# Record Power CL1 36 lathe



## mafe

Latest turnings!


----------



## ArlinEastman

Mads
Are Record lathes sold here in the US? I guess I will have to check it out.
I do have the Delta 46-460 and it is an awesome lathe and turns to 12 1/2" , but I would like something to use for outboard turning also.
Arlin


----------



## Jim Jakosh

Hi Mads, that looks like a fine lathe- the rails look to be abut 2". I'll bet you can do some great things on there!
I never took a lesson either. I just watched other people and tried what I saw. The guy that hooked me on turning is Lyle Jamieson from Traverse City, Mi. He has a new pair of DVDs out on bowl turning that start with cutting the log the right way to get the best looking bowl. If you want, I can loan these to you. That is all the formal training I had and it is pretty good information on the tools, the four main cuts with a gouge and the correct way to turn bowls to have the fibers supporting the ones being cut. Just let me know and it will be in the mail to you, my friend…...........Jim


----------



## jjw5858

You my friend are a dam good turner…. if any of your handles run over in abundance for space…lol…....please let me know….great work and highly admired! Thanks for the post!


----------



## Cher

Hi Mads, glad to see you're happy with your new addition and I see you have already got started, good for you.
You can look at youtube for wood turning, some of those videos are good. I got a DVD with my Tormek and I must say the instructions on turning are excellent.

Thanks for sharing Mads, enjoy!!


----------



## michelletwo

glad you are happy with your lathe..I have a very old record mini-lathe and it is built like a tank. So record makes good stuff. the only issue I see is the bedrails..the tubes are really not stiff enough for heavy turning..but it sounds like you aren't going to strain it, so I'm sure it will be fine.


----------



## carlosponti

mafe thanks this will be my goto review when i am asked. the forum i am in people ask about them a lot and i havent had much to say.


----------



## mafe

Joe was it you that askede me to do the review, I could not remember?


----------



## carlosponti

yes that was me.


----------



## mafe

Ahhh so I'm happy.
(Sorry for my bad memory).
Best thoughts,
Mads


----------

* * * * *

#### Given problem A:
In the lathe thread, start at the words "Hi Mads, glad" and end after "will be fine.", and write that part out with "Tormek" replaced by "sharpening system".
The records have nothing to do with the lathe thread.

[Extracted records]
* * * * *

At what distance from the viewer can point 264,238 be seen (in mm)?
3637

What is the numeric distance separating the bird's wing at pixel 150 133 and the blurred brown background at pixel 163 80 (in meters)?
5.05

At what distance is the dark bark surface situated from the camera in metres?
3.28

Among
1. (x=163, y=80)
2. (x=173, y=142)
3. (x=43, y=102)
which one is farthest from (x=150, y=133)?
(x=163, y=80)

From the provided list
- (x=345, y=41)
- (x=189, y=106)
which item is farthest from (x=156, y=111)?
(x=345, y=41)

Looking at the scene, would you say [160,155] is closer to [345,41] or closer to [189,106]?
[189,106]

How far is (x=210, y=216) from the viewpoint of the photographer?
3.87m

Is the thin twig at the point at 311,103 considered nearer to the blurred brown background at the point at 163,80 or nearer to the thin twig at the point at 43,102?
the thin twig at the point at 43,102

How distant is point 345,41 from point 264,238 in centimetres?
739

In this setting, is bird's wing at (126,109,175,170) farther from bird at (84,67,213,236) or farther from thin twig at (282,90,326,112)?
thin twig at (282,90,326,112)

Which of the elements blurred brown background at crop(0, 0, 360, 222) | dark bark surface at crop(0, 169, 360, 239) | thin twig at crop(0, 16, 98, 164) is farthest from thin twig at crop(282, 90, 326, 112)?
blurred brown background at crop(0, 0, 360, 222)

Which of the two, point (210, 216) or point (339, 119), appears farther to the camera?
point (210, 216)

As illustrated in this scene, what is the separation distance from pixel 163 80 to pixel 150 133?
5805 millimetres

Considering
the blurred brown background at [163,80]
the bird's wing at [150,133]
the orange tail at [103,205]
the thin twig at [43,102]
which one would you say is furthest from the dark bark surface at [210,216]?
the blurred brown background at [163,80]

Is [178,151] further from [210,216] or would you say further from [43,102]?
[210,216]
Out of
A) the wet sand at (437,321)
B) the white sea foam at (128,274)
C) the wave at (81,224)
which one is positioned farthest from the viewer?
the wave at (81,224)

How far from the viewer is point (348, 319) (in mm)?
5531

* * * * *

#### Given problem B:
Report every line of the records that contains the word "scene".

#### Complete answer A:
Hi Mads, glad to see you're happy with your new addition and I see you have already got started, good for you.
You can look at youtube for wood turning, some of those videos are good. I got a DVD with my sharpening system and I must say the instructions on turning are excellent.

Thanks for sharing Mads, enjoy!!


----------



## michelletwo

glad you are happy with your lathe..I have a very old record mini-lathe and it is built like a tank. So record makes good stuff. the only issue I see is the bedrails..the tubes are really not stiff enough for heavy turning..but it sounds like you aren't going to strain it, so I'm sure it will be fine.

#### Complete answer B:
Looking at the scene, would you say [160,155] is closer to [345,41] or closer to [189,106]?
As illustrated in this scene, what is the separation distance from pixel 163 80 to pixel 150 133?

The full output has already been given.